» What is asked: Extract the lines below, starting with the line that contains "Which one is" and continuing through the last line, inclusive. Reproduce them verbatim.

[Stored data entries]
>> start

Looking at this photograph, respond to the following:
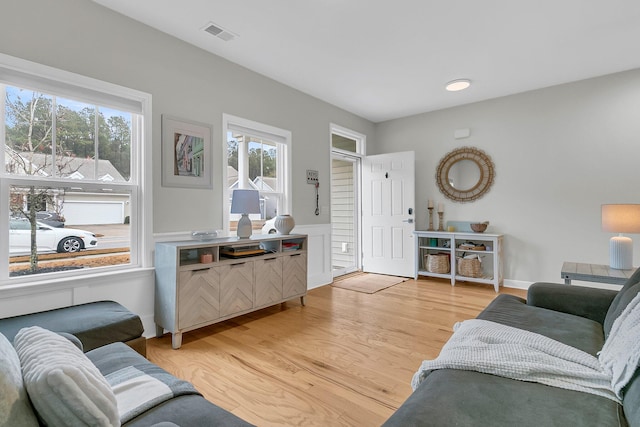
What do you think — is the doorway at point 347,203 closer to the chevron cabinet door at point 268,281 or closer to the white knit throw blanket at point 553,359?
the chevron cabinet door at point 268,281

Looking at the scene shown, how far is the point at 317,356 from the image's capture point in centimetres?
240

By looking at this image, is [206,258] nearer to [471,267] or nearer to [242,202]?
[242,202]

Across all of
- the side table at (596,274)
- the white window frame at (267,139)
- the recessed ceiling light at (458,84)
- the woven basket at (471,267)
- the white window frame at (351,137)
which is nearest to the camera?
the side table at (596,274)

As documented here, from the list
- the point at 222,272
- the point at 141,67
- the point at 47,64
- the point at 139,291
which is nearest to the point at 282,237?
the point at 222,272

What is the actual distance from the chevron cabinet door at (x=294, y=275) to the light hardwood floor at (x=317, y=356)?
202 mm

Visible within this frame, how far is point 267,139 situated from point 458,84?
2.47 meters

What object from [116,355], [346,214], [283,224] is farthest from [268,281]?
[346,214]

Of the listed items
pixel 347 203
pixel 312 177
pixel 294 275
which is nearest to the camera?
pixel 294 275

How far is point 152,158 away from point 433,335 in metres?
2.92

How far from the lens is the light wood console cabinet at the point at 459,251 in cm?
436

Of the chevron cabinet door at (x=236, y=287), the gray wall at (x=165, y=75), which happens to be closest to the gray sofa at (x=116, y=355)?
the chevron cabinet door at (x=236, y=287)

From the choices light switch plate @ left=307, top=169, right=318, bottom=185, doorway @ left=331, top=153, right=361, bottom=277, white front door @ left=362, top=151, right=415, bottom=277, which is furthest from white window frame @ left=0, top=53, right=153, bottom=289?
white front door @ left=362, top=151, right=415, bottom=277

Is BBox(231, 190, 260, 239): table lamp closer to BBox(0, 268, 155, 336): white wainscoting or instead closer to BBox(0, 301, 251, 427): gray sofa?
BBox(0, 268, 155, 336): white wainscoting

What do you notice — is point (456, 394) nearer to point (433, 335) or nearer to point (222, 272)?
point (433, 335)
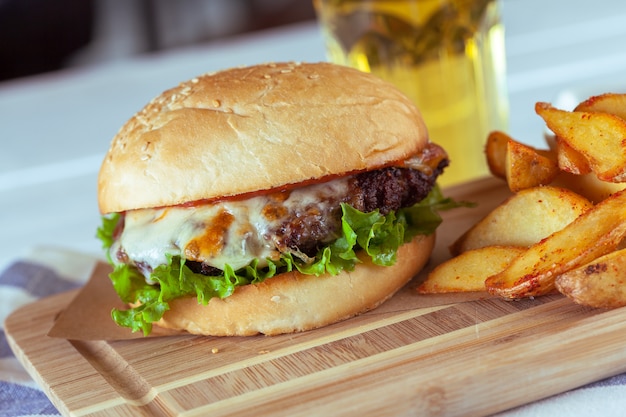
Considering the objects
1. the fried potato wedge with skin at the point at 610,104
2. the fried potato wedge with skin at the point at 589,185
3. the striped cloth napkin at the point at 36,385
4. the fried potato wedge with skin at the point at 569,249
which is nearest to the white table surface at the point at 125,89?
the striped cloth napkin at the point at 36,385

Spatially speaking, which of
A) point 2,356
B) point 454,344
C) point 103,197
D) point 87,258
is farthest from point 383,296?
point 87,258

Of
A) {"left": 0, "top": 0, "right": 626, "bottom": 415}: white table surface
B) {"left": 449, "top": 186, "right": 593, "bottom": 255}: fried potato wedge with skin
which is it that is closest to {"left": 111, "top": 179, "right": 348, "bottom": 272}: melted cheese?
{"left": 449, "top": 186, "right": 593, "bottom": 255}: fried potato wedge with skin

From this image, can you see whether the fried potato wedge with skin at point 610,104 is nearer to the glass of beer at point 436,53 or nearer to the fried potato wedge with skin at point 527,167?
the fried potato wedge with skin at point 527,167

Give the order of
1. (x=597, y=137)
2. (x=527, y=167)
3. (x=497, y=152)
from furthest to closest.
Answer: (x=497, y=152) → (x=527, y=167) → (x=597, y=137)

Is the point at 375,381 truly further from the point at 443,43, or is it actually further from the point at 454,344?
the point at 443,43

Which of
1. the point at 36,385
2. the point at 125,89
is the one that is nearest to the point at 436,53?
the point at 36,385

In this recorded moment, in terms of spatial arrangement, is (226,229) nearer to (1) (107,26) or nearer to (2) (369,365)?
(2) (369,365)
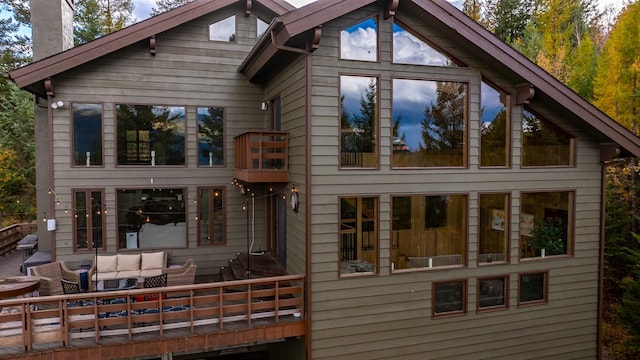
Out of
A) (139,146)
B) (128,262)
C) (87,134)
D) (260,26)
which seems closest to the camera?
(87,134)

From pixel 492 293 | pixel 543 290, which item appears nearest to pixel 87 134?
pixel 492 293

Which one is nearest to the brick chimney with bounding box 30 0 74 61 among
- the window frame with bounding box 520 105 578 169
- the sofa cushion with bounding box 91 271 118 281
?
the sofa cushion with bounding box 91 271 118 281

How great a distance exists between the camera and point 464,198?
759cm

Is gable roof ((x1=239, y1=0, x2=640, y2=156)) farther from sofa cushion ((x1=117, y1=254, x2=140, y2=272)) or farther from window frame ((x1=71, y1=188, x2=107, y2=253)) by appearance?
sofa cushion ((x1=117, y1=254, x2=140, y2=272))

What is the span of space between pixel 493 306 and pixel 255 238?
5562mm

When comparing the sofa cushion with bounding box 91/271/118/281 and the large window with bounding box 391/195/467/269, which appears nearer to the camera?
the large window with bounding box 391/195/467/269

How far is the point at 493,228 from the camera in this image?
7848 millimetres

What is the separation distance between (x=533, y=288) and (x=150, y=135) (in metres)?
9.10

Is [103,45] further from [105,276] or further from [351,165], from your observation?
[351,165]

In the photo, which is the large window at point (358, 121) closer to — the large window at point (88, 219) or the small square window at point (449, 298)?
the small square window at point (449, 298)

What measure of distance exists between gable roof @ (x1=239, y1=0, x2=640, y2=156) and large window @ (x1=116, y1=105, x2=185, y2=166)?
2369mm

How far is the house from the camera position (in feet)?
22.3

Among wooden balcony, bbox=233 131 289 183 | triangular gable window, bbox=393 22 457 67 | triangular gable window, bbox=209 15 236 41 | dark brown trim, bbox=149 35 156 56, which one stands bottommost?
wooden balcony, bbox=233 131 289 183

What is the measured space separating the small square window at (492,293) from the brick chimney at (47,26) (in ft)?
37.8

>> end

» Output of the exercise:
Which one is nearest to the brick chimney with bounding box 30 0 74 61 among
- the window frame with bounding box 520 105 578 169
- the sofa cushion with bounding box 91 271 118 281
?
the sofa cushion with bounding box 91 271 118 281

How great a distance exists between the camera and point 464,198?
759cm

Is gable roof ((x1=239, y1=0, x2=640, y2=156)) farther from sofa cushion ((x1=117, y1=254, x2=140, y2=272)) or farther from window frame ((x1=71, y1=188, x2=107, y2=253)) by appearance?
sofa cushion ((x1=117, y1=254, x2=140, y2=272))

What is the span of space between pixel 493 306 and pixel 255 238?
5562mm

When comparing the sofa cushion with bounding box 91/271/118/281 and the large window with bounding box 391/195/467/269, which appears nearer to the camera?
the large window with bounding box 391/195/467/269

How far is the point at 493,228 from the camera in this image?
7848 millimetres

What is the separation distance between (x=533, y=288) and (x=150, y=135) (in metres)?
9.10

Is [103,45] further from [105,276] or further from [351,165], from your observation?
[351,165]

In the photo, which is the large window at point (358, 121) closer to — the large window at point (88, 219) or the small square window at point (449, 298)?
the small square window at point (449, 298)

What measure of distance exists between gable roof @ (x1=239, y1=0, x2=640, y2=156) and large window @ (x1=116, y1=105, x2=185, y2=166)?
2369mm

How far is the house from the camera position (in feet)?
22.3

Among wooden balcony, bbox=233 131 289 183 | triangular gable window, bbox=393 22 457 67 | triangular gable window, bbox=209 15 236 41 | dark brown trim, bbox=149 35 156 56, which one stands bottommost?
wooden balcony, bbox=233 131 289 183

What is the measured space separating the small square window at (492,293) from the brick chimney at (47,26) (in ft)?
37.8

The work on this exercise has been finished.